Dave Heath occupe une place singulière dans l’histoire de la photographie américaine. Influencé par Eugene W. Smith et par les maîtres de l’école de Chicago dont Aaron Siskind et Harry Callahan, il ne peut être pourtant considéré ni comme un photographe documentaire ni comme un photographe expérimental. Sa photographie est avant tout une manière d’attester de sa présence au monde en reconnaissant en l’autre un alter ego absorbé dans ses tourments intérieurs. Il sera l’un des premiers, dès les années 1950, à exprimer aussi radicalement le sentiment d’aliénation et d’isolement inhérent à la société moderne.

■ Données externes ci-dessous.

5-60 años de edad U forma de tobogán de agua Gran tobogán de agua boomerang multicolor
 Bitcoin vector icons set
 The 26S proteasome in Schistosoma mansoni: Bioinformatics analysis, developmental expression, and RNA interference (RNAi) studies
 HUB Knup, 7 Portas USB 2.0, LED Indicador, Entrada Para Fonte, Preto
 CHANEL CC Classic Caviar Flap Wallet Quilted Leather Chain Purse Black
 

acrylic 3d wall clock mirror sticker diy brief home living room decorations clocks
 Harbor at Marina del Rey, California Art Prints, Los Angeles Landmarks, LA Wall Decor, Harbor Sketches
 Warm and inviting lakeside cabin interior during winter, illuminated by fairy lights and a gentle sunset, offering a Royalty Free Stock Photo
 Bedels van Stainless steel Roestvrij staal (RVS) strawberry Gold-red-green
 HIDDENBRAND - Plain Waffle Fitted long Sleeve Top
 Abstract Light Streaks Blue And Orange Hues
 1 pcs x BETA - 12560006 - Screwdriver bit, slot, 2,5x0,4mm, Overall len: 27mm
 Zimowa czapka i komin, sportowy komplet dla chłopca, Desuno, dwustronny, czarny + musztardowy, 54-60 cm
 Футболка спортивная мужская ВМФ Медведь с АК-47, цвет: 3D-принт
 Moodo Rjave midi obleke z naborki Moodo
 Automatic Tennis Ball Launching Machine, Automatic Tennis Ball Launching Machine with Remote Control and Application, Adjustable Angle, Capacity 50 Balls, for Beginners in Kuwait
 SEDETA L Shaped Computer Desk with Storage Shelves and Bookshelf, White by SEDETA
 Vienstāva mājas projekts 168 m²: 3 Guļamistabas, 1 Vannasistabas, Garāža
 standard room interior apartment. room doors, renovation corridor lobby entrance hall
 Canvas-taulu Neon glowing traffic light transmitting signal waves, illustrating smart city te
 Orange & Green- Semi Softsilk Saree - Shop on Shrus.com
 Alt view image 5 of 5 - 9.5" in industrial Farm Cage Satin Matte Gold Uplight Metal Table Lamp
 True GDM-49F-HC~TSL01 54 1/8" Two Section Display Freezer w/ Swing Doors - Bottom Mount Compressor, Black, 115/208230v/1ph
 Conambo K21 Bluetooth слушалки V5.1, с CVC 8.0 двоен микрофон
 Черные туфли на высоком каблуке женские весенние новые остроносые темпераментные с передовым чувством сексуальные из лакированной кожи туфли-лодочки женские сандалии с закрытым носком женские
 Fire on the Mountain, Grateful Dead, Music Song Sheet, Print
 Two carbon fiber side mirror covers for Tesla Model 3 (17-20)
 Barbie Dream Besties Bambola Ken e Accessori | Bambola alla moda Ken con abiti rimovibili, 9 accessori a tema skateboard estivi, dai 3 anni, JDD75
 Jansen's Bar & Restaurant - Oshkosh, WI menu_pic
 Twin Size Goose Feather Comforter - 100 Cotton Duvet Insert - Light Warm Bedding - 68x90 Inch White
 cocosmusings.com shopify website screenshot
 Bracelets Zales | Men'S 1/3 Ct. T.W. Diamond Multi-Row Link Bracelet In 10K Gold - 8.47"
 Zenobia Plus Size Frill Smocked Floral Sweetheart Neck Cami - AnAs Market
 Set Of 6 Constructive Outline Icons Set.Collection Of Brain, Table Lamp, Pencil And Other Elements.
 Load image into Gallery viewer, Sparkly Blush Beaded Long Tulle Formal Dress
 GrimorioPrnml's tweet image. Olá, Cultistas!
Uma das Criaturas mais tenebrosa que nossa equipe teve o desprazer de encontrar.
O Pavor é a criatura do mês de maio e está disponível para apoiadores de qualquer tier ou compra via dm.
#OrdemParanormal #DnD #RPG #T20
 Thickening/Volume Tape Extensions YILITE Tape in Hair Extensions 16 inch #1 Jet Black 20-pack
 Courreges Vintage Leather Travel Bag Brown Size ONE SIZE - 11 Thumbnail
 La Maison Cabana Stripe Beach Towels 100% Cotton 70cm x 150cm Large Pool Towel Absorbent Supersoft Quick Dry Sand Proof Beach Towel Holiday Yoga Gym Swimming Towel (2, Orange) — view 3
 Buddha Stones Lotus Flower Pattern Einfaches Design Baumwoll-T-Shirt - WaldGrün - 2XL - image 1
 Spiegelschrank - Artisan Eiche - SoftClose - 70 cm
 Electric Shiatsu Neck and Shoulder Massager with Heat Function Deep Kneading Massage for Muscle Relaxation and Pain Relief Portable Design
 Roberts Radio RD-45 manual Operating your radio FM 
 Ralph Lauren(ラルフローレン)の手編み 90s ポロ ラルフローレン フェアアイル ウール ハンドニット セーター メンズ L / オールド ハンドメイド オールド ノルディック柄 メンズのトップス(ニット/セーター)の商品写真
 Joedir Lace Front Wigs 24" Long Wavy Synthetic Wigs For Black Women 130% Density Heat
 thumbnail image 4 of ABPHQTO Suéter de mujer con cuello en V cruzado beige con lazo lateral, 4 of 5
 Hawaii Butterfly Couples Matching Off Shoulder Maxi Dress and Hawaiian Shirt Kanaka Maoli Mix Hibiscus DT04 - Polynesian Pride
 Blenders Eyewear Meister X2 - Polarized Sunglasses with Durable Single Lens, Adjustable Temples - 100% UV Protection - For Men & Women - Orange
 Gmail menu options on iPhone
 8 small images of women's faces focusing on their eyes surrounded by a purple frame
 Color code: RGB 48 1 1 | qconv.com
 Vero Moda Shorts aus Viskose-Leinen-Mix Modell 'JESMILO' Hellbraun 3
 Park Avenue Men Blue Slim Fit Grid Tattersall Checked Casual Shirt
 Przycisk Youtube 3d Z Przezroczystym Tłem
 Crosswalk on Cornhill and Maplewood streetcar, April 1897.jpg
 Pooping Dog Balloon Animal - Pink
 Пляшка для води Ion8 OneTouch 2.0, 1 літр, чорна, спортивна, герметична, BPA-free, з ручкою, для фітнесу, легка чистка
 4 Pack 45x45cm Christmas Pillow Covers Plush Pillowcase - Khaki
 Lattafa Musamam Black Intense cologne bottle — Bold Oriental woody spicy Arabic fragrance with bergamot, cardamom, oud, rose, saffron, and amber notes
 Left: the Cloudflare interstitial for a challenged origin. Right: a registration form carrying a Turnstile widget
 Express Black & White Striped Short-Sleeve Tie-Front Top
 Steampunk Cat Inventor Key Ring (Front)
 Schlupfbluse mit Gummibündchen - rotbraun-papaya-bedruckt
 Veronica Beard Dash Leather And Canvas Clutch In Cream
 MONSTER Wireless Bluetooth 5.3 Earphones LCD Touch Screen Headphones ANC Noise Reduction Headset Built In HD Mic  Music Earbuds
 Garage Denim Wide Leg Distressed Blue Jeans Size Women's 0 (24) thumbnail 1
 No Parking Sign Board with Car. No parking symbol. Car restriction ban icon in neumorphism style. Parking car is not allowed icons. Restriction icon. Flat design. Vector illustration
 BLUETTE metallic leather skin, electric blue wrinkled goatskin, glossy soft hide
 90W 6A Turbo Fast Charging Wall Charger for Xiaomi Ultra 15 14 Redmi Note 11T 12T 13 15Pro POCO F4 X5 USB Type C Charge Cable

Abandonné par ses parents à l’âge de 4 ans en 1935, Dave Heath connaît une enfance douloureuse à Philadelphie entre orphelinats et familles d’accueil. À 15 ans, un essai dans Life, « Bad Boy’s story » de Ralph Crane sur un jeune orphelin de Seattle, décide de son sort : « Je me suis immédiatement reconnu dans cette histoire et j’ai aussi reconnu la photographie comme mon moyen d’expression ».

En 1952, à 21 ans, Dave Heath est incorporé dans l’armée et envoyé en Corée comme mitrailleur. C’est là qu’il capte ses premiers paysages intérieurs (inner landscapes) en photographiant ses camarades soldats loin des combats, dans des moments intimes, absorbés dans leurs pensées, tentant de saisir « la vulnérabilité d’une conscience tournée vers elle-même ».

La rue américaine, à Philadelphie, Chicago ou New York où il s’installe en 1957, lui permet de préciser sa recherche : « Mes photos ne sont pas sur la ville mais nées de la ville. La ville moderne comme scène, les passants comme acteurs qui ne jouent pas une pièce mais sont eux-mêmes cette pièce. [...] Baudelaire parle du flâneur dont le but est de donner une âme à cette foule ».

Au-delà de l’enregistrement d’une scène ou d’un événement — presque toutes ses photographies sont dénuées d’indices de lieux, de dates ou d’actions — Dave Heath cherche à traduire avant tout une expérience du monde, quelque chose de vécu, d’éprouvé : la tension, dans l’espace public, entre la proximité contrainte des corps et l’isolement des individus, comme perdus en eux-mêmes. Alors il isole des figures dans la foule et emplit son cadre de leurs présences « absentes au monde ».

Conçu en 1961 et publié en 1965, A Dialogue With Solitude comptera parmi les livres les plus marquants de cette décennie, captant l’esprit du temps à la manière d’une protest song photographique. Le livre prend acte aussi de fractures dans la société d’abondance de l’Amérique après-guerre, un malaise d’âge, bien avant les mouvements pour les droits civiques et la guerre du Vietnam. À partir de 1970, Dave Heath cessera de photographier pour se consacrer à l’enseignement, notamment à la Ryerson University de Toronto au Canada dont il deviendra citoyen et où il s’éteindra en 2016.

Première présentation d’envergure de son oeuvre en Europe, l’exposition au BAL réunit 150 tirages d’époque réalisés par Dave Heath et la maquette originale de A Dialogue With Solitude. Les œuvres de Dave Heath sont présentées en dialogue avec trois chefs-d’oeuvre du cinéma indépendant américain de cette période, entre « cinéma direct » et pratiques alternatives : trois variations sur le thème de la solitude.